Figure 1b shows a schematic drawing of the process depicting the part geometry, forming tool, feed rate direction, and vertical step. Figure 1c shows the tool geometry with two different diameters. Hardened D2 steel was used to make the forming tools. The hemispherical tip of the tool was polished in order to reduce friction with the workpiece. The tool was attached to a live center so it could rotate freely. The machine spindle did not rotate during the experiments and lubricating oil was utilized to minimize friction.
In order to fabricate a given product, several tool paths may be used. In this study, a spiral tool path, generated by MASTERCAM software, was used. The tool contours were created using the transition step method [22]. During the manufacture of the part, the tool formed one circle, and then moved down the step size in accordance with the program. In this manner, the process was repeated until the part was fully fabricated. Along the formed circles, the tool moved at a constant speed equal to the preset feed rate.
The experimental design matrix was generated using a full factorial design with four factors (controllable process parameters) and two levels for each factor. There were two replications of each experiment. Table 3 presents the four factors, along with their levels. The studied process parameters were chosen due to their expected effects on the final product [5,6,7,8,9,10,11,12,13,14,15,16,17]. Preliminary experiments were used to determine their levels. With the current setup, factor values beyond the selected levels resulted in flawed parts.

2.2. Measurements

2.2.1. Force Measurement

The forming force in three directions was measured with a KISTLER 2825A1 force dynamometer located under the fixture. A KISTLER 5019B amplifier was connected to the dynamometer for signal amplification. With these apparatuses, the forming forces applied to the part by the tool were recorded at a sampling rate of 50 Hz using a data acquisition system [19].

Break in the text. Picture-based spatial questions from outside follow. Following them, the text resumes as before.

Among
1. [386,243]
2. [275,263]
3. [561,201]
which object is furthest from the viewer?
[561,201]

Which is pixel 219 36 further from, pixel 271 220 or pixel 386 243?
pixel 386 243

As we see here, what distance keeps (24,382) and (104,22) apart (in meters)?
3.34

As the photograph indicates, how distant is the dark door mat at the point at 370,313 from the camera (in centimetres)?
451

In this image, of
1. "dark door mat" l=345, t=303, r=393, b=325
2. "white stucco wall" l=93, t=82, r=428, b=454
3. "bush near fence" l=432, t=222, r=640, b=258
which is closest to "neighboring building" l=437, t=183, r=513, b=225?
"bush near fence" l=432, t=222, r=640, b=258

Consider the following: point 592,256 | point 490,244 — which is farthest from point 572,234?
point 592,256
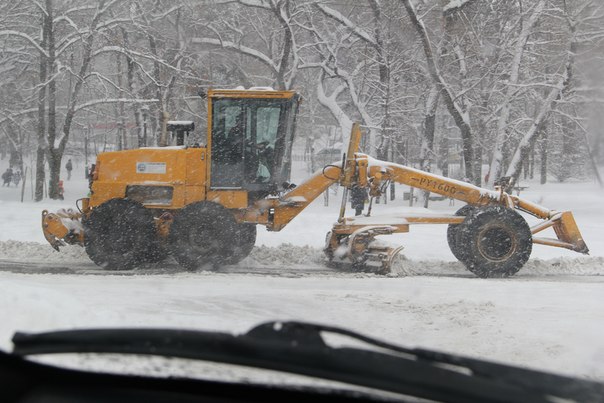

2.2.2. Profile Accuracy Measurement

There were four types of profile accuracy items that were considered [21]; namely, the circularity error, waviness error, side angle error, and part depth error. To estimate the four profile errors mentioned above, a Zeiss ACCURA CMM with an accuracy of 2 μm was used. Approximately 300 points were detected on each produced part using a 3 mm probe.
Throughout the depth of the cone, circularity errors were estimated at three different levels. The CMM was used to measure the coordinates of 30 points along a circular path in the XY-plane while maintaining a constant probe height in the z-direction. The process was repeated at locations C1, C2, and C3, as shown in Figure 2a. A typical circularity error test exhibited a circular deviation, as shown in Figure 2b. For each level of measurement (C1, C2, and C3), a circle was fitted using the least squares method and the maximum radial deviations (inside and outside the fitted circle) were recorded (B1 and B2). Based on ISO 230 4:2005(E) [23], the circular deviation was calculated as the maximum radial separation between two concentric circles enclosing the actual path. The circularity error was calculated as the sum of the two deviations, B1 and B2.
Due to the variable diameter along the depth of the part, the circularity error was normalized with respect to the nominal diameter of the part. The normalized circularity errors were referred to as NC1, NC2, and NC3, respectively, and were defined by the circularity error/nominal diameter of the part.
The waviness error was determined by selecting approximately 200 points along 4 paths (W1, W2, W3, and W4), as shown in Figure 3a. The recorded points were used to fit a line using the least squares method. This process was repeated along each of the four paths that were 90° apart. Figure 3b shows the maximum deviations from the line (A1 and A2). According to ASME B46.1-1985 [24], the waviness deviation is calculated as the sum of A1 and A2. Using two values, the waviness error is expressed as the average and maximum of each part’s four deviations.
The side angle is the angle formed by the side walls of parts with respect to the horizontal XY-plane, as shown in Figure 1b. The side angle error is defined as the difference between the actual and designed side angle (60°).
The part depth was determined by measuring the distance between the top and bottom of the cone. The error was calculated as the difference between the actual and designed depth of the part (50 mm).

2.2.3. Measuring Strain

A grid of squares with a side length of 2 mm was electrochemically etched onto the surface of the workpiece before forming in order to measure the strains and calculate the stresses and thinning of the final part, as shown in Figure 4. In order to determine the strains and calculate the stresses and thinning, a grid analyzer, model 100 (FMTI Systems, Ontario, Canada) was utilized. Strain was measured at various points along the wall to capture the variation in the wall. The measurements were taken along lines L1, L2, and L3, with five grids being selected on each line, as shown in Figure 4b. Principal stresses were calculated from the experimental values of principal strains by the GRID ANALYZER using the following equation:
σ = c ε n
where the constant (C) = 146.9 and strain hardening exponent (n) = 0.3. Details regarding this procedure may be sought in [21].

2.2.4. Measuring Roughness

Ra and Rt were measured at four locations on the part’s inner surface and each measurement was repeated twice. As a measure of surface roughness, the average of both the Ra and Rt measurements was recorded for each part. Measurements were conducted using 0.8 mm cut-offs and 4 mm evaluation lengths.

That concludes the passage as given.